- Weekly market update
- 5 minute read
A good week for
- Oil reversed course, surging +8% higher in US dollar terms.
- Japan was the only region to gain in sterling terms, rising +0.9%
A bad week for
- Bonds broadly fell, with gilts down -2.4%
- Equities also weakened, with Europe down -2.6% in sterling terms
US Federal reserve
The market optimism which followed the February US central bank meeting unwound last week. US Federal Reserve chair, Jerome Powell, spoke at the Economics Club of Washington, reiterating some points made in the February Federal Reserve Open Markets Committee statement. However, these remarks had gained new significance in the wake of the strong January labour market report. Powell reiterated that the FOMC had not yet achieved a stance of policy that is sufficiently restrictive to bring inflation down to 2% over time but that financial conditions were better aligned than they were before. The negative market response, in the wake of what was interpreted as a dovish Fed meeting, likely reflects concern that the Fed may continue tightening rates further. Futures markets currently indicate rates peaking around 5.25% in the summer. However, Powell reiterated that the labour market remained “extraordinarily strong”, and that “if the data were to continue to come in stronger than we forecast and we were to conclude that we needed to raise rates more than is priced into the markets…then we would certainly… raise rates more." We anticipate that further tightening will be relatively modest but there is greater scope for turbulence later in the year, with futures markets indicating cuts to rates in the second half of 2023, whereas the Fed may be minded to leave rates steady.
Last week Saudi Arabia increased the price of the oil it sells to Asia. Saudi Arabia’s state oil company Saudi Aramco increased the price of Arab Light grade crude oil sold to Asia by USD0.20 per barrel. The rise comes in anticipation of an increase in demand, now that China has eased Covid-19 restrictions. However, Saudi Arabian oil was already more expensive than other exporters, and the rise takes the price to a USD2 premium to other Arab exporters.

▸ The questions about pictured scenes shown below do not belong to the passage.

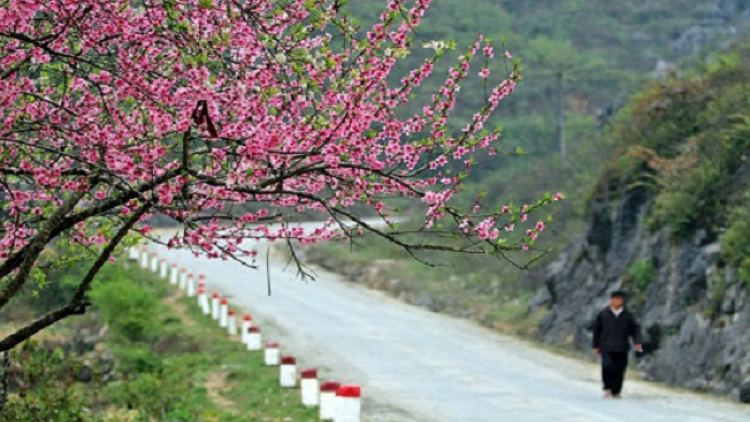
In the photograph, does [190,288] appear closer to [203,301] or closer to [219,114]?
[203,301]

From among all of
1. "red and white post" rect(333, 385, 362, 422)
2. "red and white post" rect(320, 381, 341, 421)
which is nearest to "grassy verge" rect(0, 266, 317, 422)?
A: "red and white post" rect(320, 381, 341, 421)

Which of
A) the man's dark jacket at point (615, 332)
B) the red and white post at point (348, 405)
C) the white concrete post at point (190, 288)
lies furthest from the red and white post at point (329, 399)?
the white concrete post at point (190, 288)

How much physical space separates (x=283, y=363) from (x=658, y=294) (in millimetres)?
8127

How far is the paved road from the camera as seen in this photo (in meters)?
16.6

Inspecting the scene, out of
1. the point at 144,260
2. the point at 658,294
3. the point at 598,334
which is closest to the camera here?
the point at 598,334

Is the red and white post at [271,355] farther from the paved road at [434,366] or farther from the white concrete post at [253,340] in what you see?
the white concrete post at [253,340]

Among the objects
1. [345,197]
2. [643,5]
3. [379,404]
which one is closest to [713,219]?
[379,404]

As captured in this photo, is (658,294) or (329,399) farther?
(658,294)

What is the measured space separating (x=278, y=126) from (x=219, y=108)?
743mm

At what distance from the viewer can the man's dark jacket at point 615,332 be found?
1827 centimetres

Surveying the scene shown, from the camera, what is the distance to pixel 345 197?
351 inches

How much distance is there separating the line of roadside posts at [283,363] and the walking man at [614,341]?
341 centimetres

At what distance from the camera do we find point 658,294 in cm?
2430

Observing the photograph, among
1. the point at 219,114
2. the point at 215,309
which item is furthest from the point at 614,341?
the point at 215,309
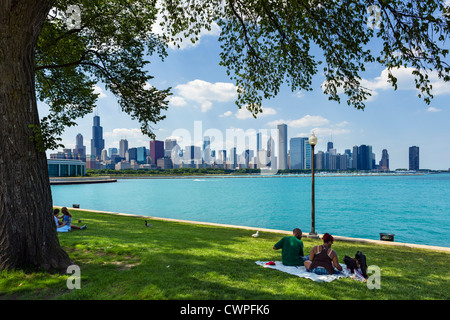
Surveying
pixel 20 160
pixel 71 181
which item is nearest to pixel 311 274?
pixel 20 160

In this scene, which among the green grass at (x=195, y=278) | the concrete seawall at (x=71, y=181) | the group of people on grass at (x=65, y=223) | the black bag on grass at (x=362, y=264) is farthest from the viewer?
the concrete seawall at (x=71, y=181)

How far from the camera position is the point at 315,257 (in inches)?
281

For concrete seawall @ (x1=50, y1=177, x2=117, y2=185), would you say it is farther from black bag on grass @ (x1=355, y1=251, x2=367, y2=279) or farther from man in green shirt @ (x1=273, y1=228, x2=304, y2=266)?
black bag on grass @ (x1=355, y1=251, x2=367, y2=279)

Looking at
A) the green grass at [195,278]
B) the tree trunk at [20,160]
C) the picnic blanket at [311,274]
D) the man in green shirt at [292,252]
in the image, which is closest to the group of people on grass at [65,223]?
the green grass at [195,278]

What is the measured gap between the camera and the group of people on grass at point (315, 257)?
698 centimetres

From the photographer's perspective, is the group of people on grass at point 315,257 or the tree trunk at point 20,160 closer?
the tree trunk at point 20,160

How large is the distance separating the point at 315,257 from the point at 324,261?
0.24 meters

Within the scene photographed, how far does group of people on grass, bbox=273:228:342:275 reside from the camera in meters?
6.98

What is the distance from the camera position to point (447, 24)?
700cm

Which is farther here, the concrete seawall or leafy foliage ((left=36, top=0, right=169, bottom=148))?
the concrete seawall

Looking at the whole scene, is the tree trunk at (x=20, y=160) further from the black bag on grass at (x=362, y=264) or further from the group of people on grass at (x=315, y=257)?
the black bag on grass at (x=362, y=264)

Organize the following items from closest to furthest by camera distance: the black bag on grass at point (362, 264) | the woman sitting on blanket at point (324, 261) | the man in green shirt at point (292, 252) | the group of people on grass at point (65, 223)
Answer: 1. the black bag on grass at point (362, 264)
2. the woman sitting on blanket at point (324, 261)
3. the man in green shirt at point (292, 252)
4. the group of people on grass at point (65, 223)

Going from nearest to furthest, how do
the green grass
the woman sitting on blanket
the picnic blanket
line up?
the green grass → the picnic blanket → the woman sitting on blanket

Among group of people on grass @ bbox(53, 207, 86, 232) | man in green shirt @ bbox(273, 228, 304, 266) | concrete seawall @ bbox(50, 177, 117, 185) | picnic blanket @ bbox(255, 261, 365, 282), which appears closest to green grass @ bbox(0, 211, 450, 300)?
picnic blanket @ bbox(255, 261, 365, 282)
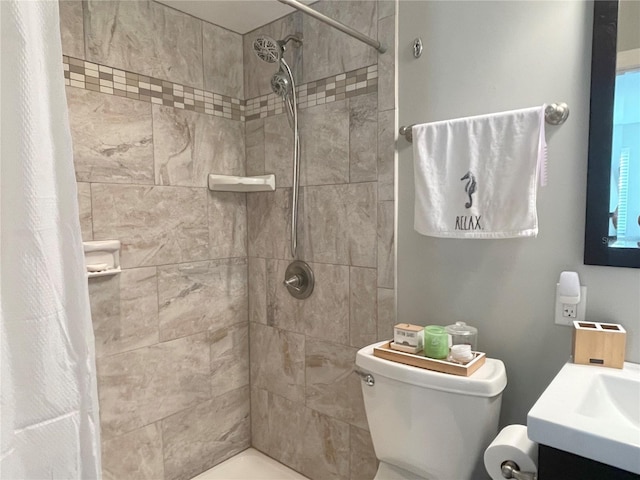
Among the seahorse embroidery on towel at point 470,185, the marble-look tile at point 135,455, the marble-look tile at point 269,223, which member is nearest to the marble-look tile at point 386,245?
the seahorse embroidery on towel at point 470,185

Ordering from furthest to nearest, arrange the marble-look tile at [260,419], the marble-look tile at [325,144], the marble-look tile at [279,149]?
the marble-look tile at [260,419], the marble-look tile at [279,149], the marble-look tile at [325,144]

It has thus been interpreted as a signal that Aramco is confident on the outlook for oil demand in 2023.
The UK avoided a recession in the fourth quarter of 2022 by the slimmest of margins, delivering 0% growth quarter-on-quarter. This was a weaker performance than analysts had expected, given the surprising strength of growth in November, when the economy grew by 0.1%. However, in December, growth fell by -0.5%. Over the quarter as a whole, consumption was stronger than had been expected, but real consumption spending rose by only 0.1%. Business investment was a bright spot, rising 4.8%, while government spending rose by 0.8%. However, residential investment was weak, falling 3.2%, and net trade detracted a further 0.8%. While the UK has avoided a recession for now, economic contraction remains likely in 2023, given the squeeze to real incomes and consumer confidence remaining weak.
Data from the Royal Institution of Chartered Surveyors suggested that weakness in the UK real estate sector continued in January. The RICS house price balance slipped to -47% in January, it’s lowest level since the global financial crisis. This reflected weak new buyer demand, but the survey indicated sales, listings and prices were also on a downward trend. The housing market is suffering the impact of higher interest rates and the higher cost of living, both of which are impacting the affordability of mortgages. Consumer confidence is also weak, as is often the case when house prices weaken, as housing makes up a significant proportion of many households’ wealth. However, even if UK house prices fall by 10%, as some predict, they would still be above their pre-pandemic level.
UK fiscal policy
Pharmaceuticals firm AstraZeneca has cancelled plans to build a new plant in the UK. The company’s CEO has blamed this decision on the UK’s unattractive tax regime, instead opting for Ireland. The decision comes ahead of the Chancellor’s spring statement, when changes to UK fiscal policy could be announced. Fortunately, the government likely has more fiscal headroom than previously forecast, due to energy prices falling. This could cut the amount of government spending needed to fund the Energy Price Guarantee. However, the Office for Budget Responsibility is expected to revise down the UK’s long-term growth projections, making the longer term picture for repaying debt more challenging.